1. A liquid crystal drive apparatus configured to drive a liquid crystal element, the apparatus comprising: an image acquirer configured to acquire an input image; and a driver configured to control, depending on the input image, application of a first voltage or a second voltage lower than the first voltage to each of multiple pixels of the liquid crystal element in respective multiple sub-frame periods included in one frame period to cause that pixel to form a tone, wherein, when the sub-frame period where the first voltage is applied to the pixel is referred to as an ON period, and the sub-frame period where the second voltage is applied to the pixel is referred to as an OFF period, the driver is configured to (a) provide, when causing the pixel to form the tone using the ON period, a plurality of ON period sets separately from each other in the one frame period, each ON period set including a single ON period or continuous two or more ON periods, and (b) set a temporal interval between temporal centers of the respective ON period sets to 60% or less of the one frame period or to 5.0 ms or less.

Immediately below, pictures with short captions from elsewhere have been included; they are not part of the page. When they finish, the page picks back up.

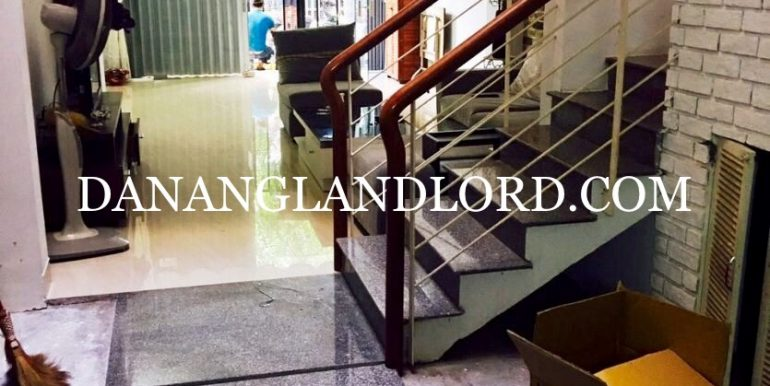 two-bedroom-house-for-rent-near-Ho-Nghinh-street-2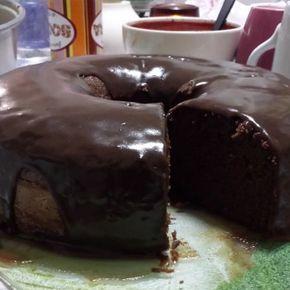 Bolo de chocolate com cacau alcalino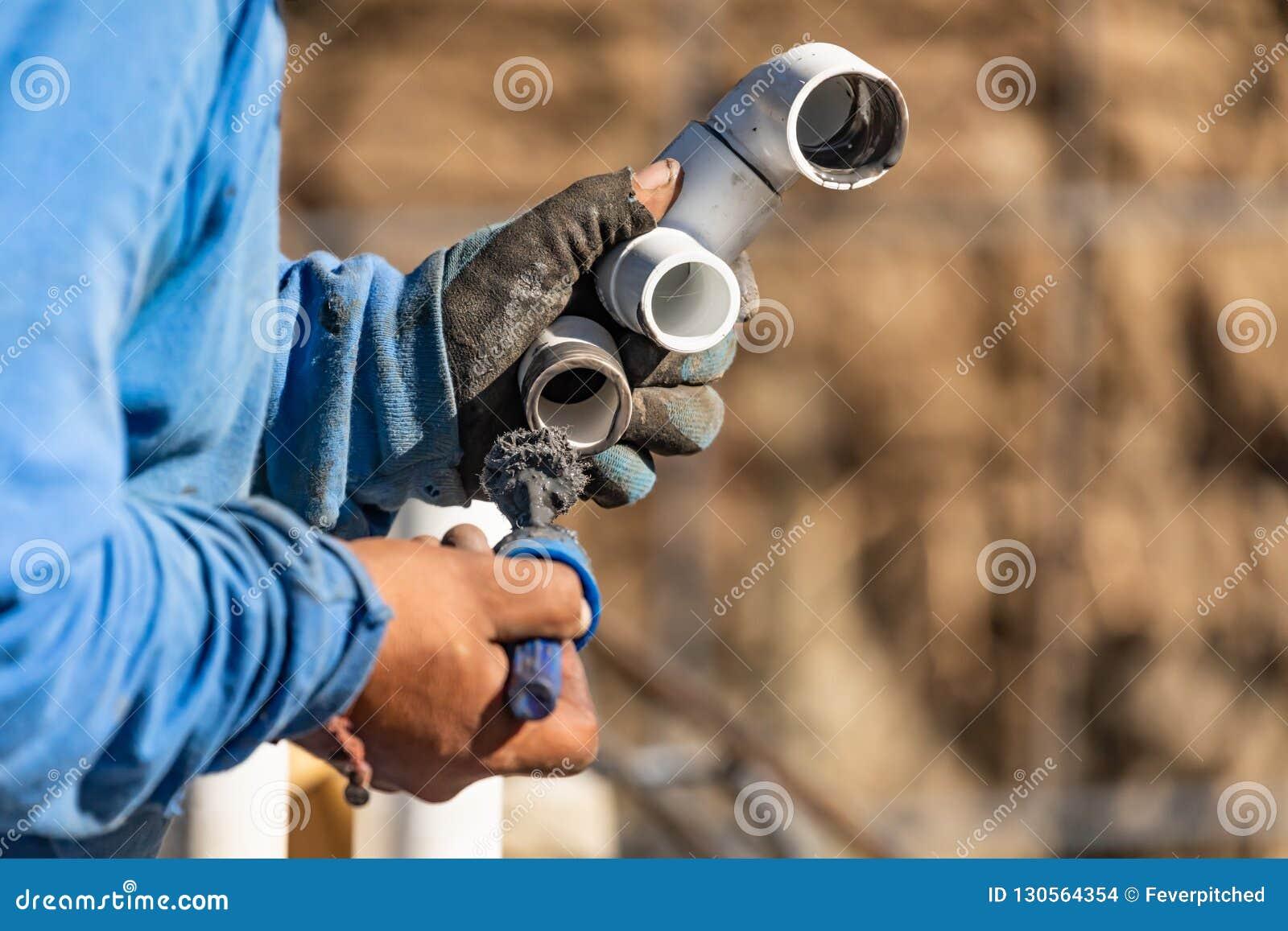 Loodgieter Applying Pipe Cleaner, Inleiding en Lijm aan pvc-Pijpen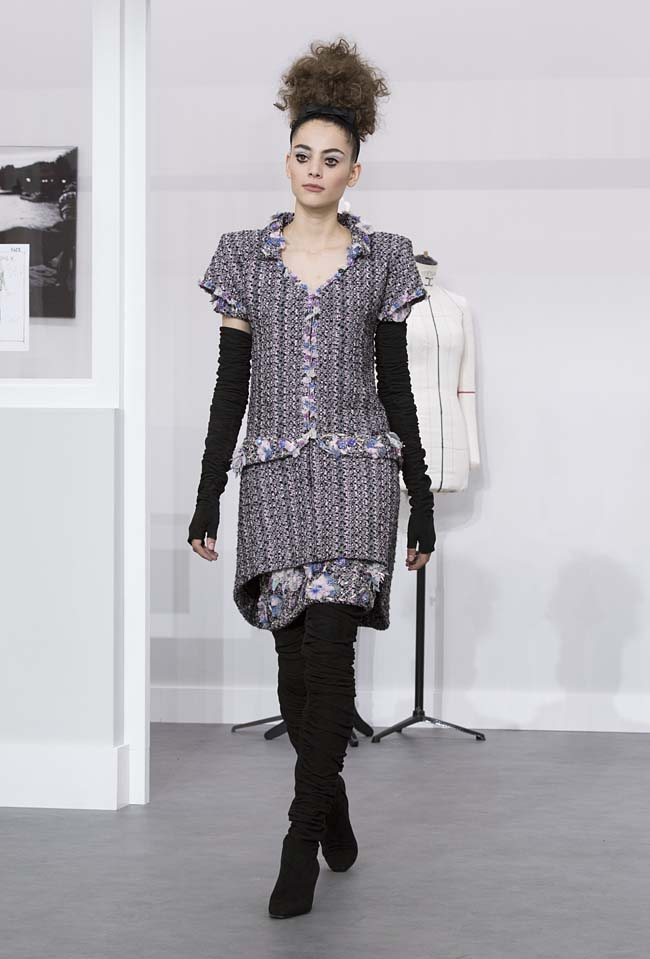 chanel-fall-winter-2016-17-haute-couture-fashion-show-outfit (21)-black-boots-grey-dress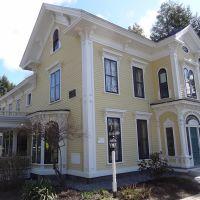 c.1818 Johnson-Baker-Shelton House, Augusta Maine, Огаста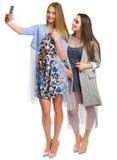2 молодой женщины делая selfie Стоковые Фотографии RF
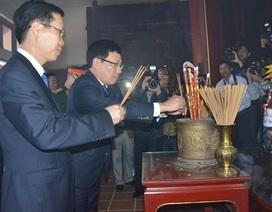 Lãnh đạo Đảng, Nhà nước dâng hương tưởng nhớ Thủ tướng Phạm Văn Đồng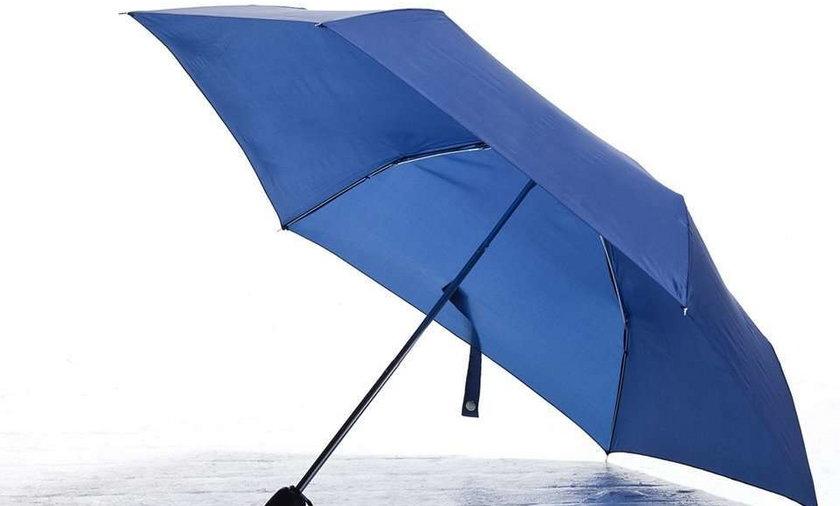 Skatował żonę parasolką i okradł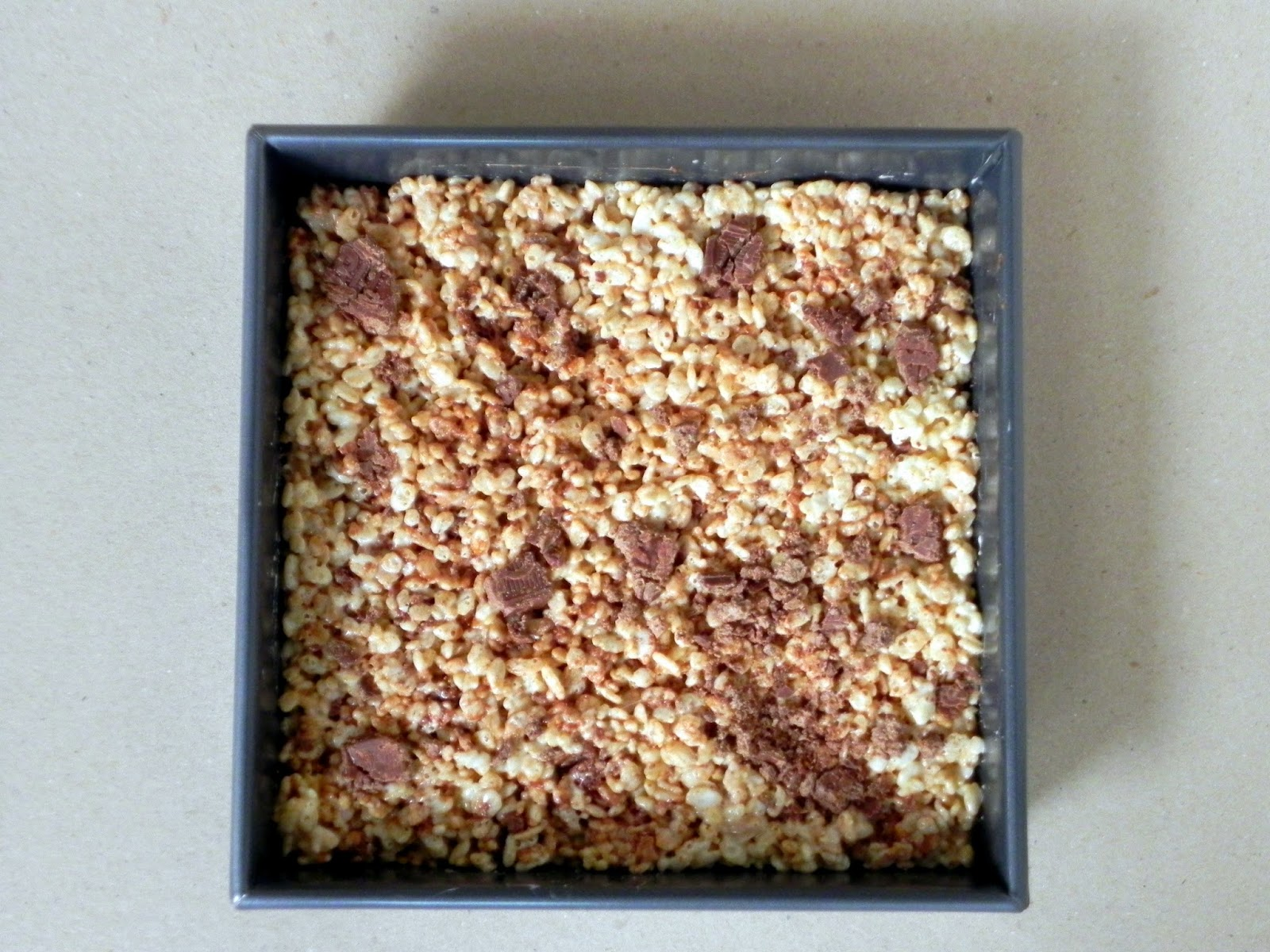 Nestle Crunch Crispy Crunchy Bars Pan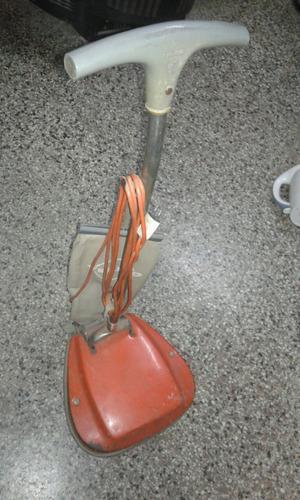lustraspiradora yelmo, funcionando. vym electrónica.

2. A liquid crystal drive apparatus according to claim 1, wherein a temporal length of each of the ON period sets is 0.7 ms or more.

3. A liquid crystal drives apparatus according to claim 1, wherein the driver is configured to cause the multiple pixels to form a black tone in each one frame period.

4. A liquid crystal drive apparatus according to claim 1, wherein, when the sub-frame period that corresponds to the ON period and the OFF period respectively for a first pixel and a second pixel of two mutually adjacent pixels in the multiple pixels is referred to as an ON/OFF adjacent period, the driver is configured to provide, when causing the first and second pixels to form tones adjacent to each other, a plurality of the ON/OFF adjacent periods separately from each other in the one frame period.

5. A liquid crystal drives apparatus according to claim 4, wherein the each of the ON/OFF adjacent periods is 1.0 ms or less.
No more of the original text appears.